Thomas Malthus expands on this theme in his Essay on the Principle of Population, published in 1798. Poor relief, he maintained, causes poverty. It destroys the work ethic, reducing productivity. It also creates an incentive to reproduce, as payments rise with every family member. The higher the population, the hungrier the poor became: kindness resulted in cruelty.
Poverty, he argued, should be tackled through shame (“dependent poverty ought to be held disgraceful”) and the withdrawal of assistance from all able-bodied workers. Nature should be allowed to take its course: if people were left to starve to death, the balance between population and food supply would be restored. Malthus ignored the means by which people limit their reproduction or increase their food supply, characterising the poor, in effect, as unthinking beasts.
His argument was highly controversial, but support grew rapidly among the propertied classes. In 1832, the franchise was extended to include more property owners: in other words, those who paid the poor rate. The poor, of course, were not entitled to vote. In the same year, the government launched a Royal Commission into the Operation of the Poor Laws.

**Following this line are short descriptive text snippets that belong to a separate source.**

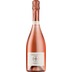 Senza Parole  Spumante Rosato - NV  - Apulien, Italien 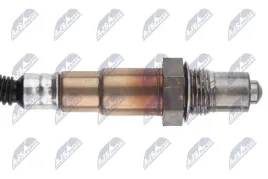 nty-esl-hy-514-sonda-lambda
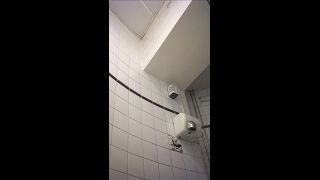  voyeur | Voyeur - Student restroom 163 | voyeur-6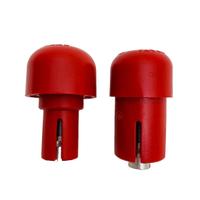 TAMPONI FORCELLE ANT DUCATI MULTISTRADA CD 9663080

Like Malthus, the commissioners blamed the problems of the rural poor not on structural factors but on immorality, improvidence and low productivity, all caused by the system of poor relief, which had “educated a new generation in idleness, ignorance and dishonesty”. It called for the abolition of “outdoor relief” for able-bodied people. Help should be offered only in circumstances so shameful, degrading and punitive that anyone would seek to avoid them: namely the workhouse. The government responded with the 1834 Poor Law Amendment Act, which instituted, for the sake of the poor, a regime of the utmost cruelty. Destitute families were broken up and, in effect, imprisoned.
The commission was a fraud. It began with fixed conclusions and sought evidence to support them. Its interviews were conducted with like-minded members of the propertied classes, who were helped towards the right replies with leading questions. Anecdote took the place of data.
In reality, poverty in the countryside had risen as a result of structural forces over which the poor had no control. After the Napoleonic wars, the price of wheat slumped, triggering the collapse of rural banks and a severe credit crunch. Swayed by the arguments of David Ricardo, the government re-established the gold standard, that locked in austerity and aggravated hardship, much as George Osborne’s legal enforcement of a permanent budget surplus will do. Threshing machines reduced the need for labour in the autumn and winter, when employment was most precarious. Cottage industries were undercut by urban factories, while enclosure prevented the poor from producing their own food.
Far from undermining employment, poor relief sustained rural workers during the winter months, ensuring that they remained available for hire when they were needed by farms in the spring and summer. By contrast to the loss of agricultural productivity that Malthus predicted and the commission reported, between 1790 and 1834 wheat production more than doubled.
As Block and Somers point out, the rise in unemployment and extreme poverty in the 1820s and 1830s represented the first great failure of Ricardian, laissez-faire economics. But Malthus’s doctrines allowed this failure to be imputed to something quite different: the turpitude of the poor. Macroeconomic policy mistakes were blamed on the victims. Does that sound familiar?
This helps to explain the persistence of the fallacy. Those who promoted laissez-faire economics required an explanation when the magic of the markets failed to deliver their promised utopia. Malthus gave them the answer they needed.
And still does. People are poor and unemployed, George Osborne and Iain Duncan Smith claimed in this week’s Sunday Times, because of “the damaging culture of welfare dependency”. Earlier this month, Duncan Smith, in a burst of Malthusiasm, sought to restrict child benefit to two children per family, to discourage the poor from reproducing. A new analysis by the Wellcome Trust suggests that the government, which is about to place 350 psychologists in job centres, now treats unemployment as a mental health disorder.
The media’s campaign of vilification associates social security with disgrace, and proposes even more humiliation, exhortation, intrusion, bullying and sanctions. This Thursday, the new household income figures are likely to show a sharp rise in child poverty, after sustained reductions under the Labour government. Doubtless the poor will be blamed for improvidence and feckless procreation, and urged to overcome their moral failings through aspiration.
For 230 years, this convenient myth has resisted all falsification. Expect that to persist.